I am writing in response to several recent articles in The Spokesman-Review concerning the Rev. Frank Case’s and the Rev. Patrick Lee’s handling of sexual criminal predators. An article on Northwest News Network, “Jesuits sent priests accused of sexual abuse to retire on Gonzaga campus,” is referred to in those articles.
The Revs. Jim Poole and Jim Jacobson are now recognized by the Society of Jesus, and many others – not least their victims – as seriously sick men who committed monstrous crimes against precious people the Jesuits were and are committed to serving. They not only created unbearable suffering in those people, but deeply betrayed the Jesuits, who are also their victims. Sick individuals who perpetrate these sorts of evils on others are, as with any evil, ingenuous at lying, at hiding in the darkness. Some in authority have been accomplices, motivated to protect institutional reputations rather than to practice pastoral care. However, others also in positions of responsibility whose names have been smeared are genuinely innocent. There are many victims in these stories.
Among the victims in this story are the Revs. Case and Lee, as I will demonstrate.
As stated in the Northwest News article, Poole victimized Alaskan women and girls. Finally, in 1988, this came to the surface after two brave women wrote letters to the bishop of the Fairbanks Diocese about Poole’s conduct. In 1989, as was noted in the Northwest News article, Case, Oregon Province provincial from 1986-1990, endorsed Poole as chaplain at St. Joseph Medical Center in Tacoma. However, the article failed to clarify how much Case knew at this time. The false presumption promoted in the article was that Case was aware of the history of Poole’s pathology before the Poole endorsement. The investigators confused the timeline of events, and blurred the fact that Case green-lighted the Poole hire at Tacoma before Poole’s crimes came to light outside Alaska. The investigators admit that the Alaskan bishop did not inform provincials about Poole’s misdeeds until well after Case’s tenure as provincial (in 1997 and 1998). The URLs for those letters can be found in the Northwest News article.
The Northwest News article attempts to accuse Case of lying about what he knew in 1989 when he gave his 2008 deposition. The deposition was given 18 years after his decision to recommend, and eight years before the evidence was submitted to superiors outside Alaska. A careful reading of the article shows that their evidence is a bogus attempt to pull the wool over their readers’ eyes by misleading them to presume that Case lied. The technique was to twist around the order of events as described above.

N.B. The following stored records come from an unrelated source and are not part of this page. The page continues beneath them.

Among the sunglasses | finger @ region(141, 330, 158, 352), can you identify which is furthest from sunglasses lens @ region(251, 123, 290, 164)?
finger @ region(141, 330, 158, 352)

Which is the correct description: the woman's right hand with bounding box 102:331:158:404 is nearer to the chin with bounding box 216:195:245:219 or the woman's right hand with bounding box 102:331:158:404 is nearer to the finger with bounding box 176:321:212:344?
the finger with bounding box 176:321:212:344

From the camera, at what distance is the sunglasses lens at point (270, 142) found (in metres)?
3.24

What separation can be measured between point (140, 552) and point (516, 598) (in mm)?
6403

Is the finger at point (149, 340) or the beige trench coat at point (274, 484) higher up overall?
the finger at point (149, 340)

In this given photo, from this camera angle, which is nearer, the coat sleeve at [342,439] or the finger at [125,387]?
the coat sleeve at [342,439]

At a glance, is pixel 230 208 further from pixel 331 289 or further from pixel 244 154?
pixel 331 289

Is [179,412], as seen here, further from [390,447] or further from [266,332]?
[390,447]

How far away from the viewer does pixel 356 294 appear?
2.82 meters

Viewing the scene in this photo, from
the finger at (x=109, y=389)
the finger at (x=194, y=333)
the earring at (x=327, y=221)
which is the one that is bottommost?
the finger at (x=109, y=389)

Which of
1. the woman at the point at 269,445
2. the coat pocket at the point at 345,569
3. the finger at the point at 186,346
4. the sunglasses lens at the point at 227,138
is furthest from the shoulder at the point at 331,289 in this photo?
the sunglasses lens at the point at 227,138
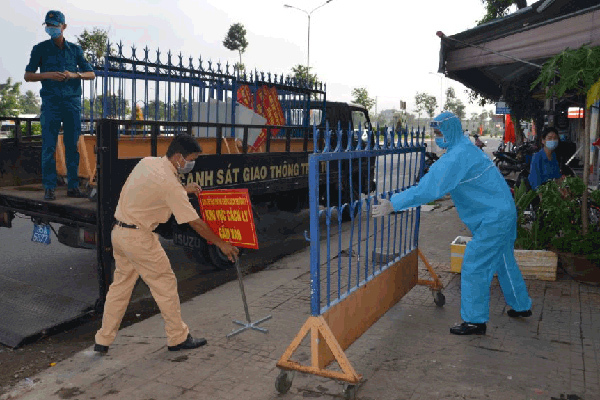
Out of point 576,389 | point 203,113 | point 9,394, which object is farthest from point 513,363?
point 203,113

It is interesting that the article in Northwest News also used the words of Poole, recognized as having been criminally sick, as a credible witness about his reported freedom to roam around campus while he was under house arrest. Part of Poole’s modus operandi in assaulting Alaskan women and girls for so many years was his expertise at lying and hiding. Using anything he said as persuasive evidence for anything, including that the Jesuits were not strictly conscientious about these men’s permanent house arrest, is certainly grasping at straws. This was just as likely to have been a way to “get” the provincials and others who were responsible for the public’s safety.
Personally, I wish that Poole had been turned in and spent lots of time in prison. But Oregon Province Jesuit provincials such as the Revs. Lee and John Whitney felt a need to balance care for Jesuits under them with strict concern for the public safety. Given the cunning and deceit that they dealt with in some quarters, they did an excellent job.
It is deeply sad for me and for many others who know and respect Case and Lee that they should have suffered this injustice and humiliation.
Joseph Fortier is a Jesuit who works with the Colville Confederated Tribes as a stream/river biomonitoring entomologist.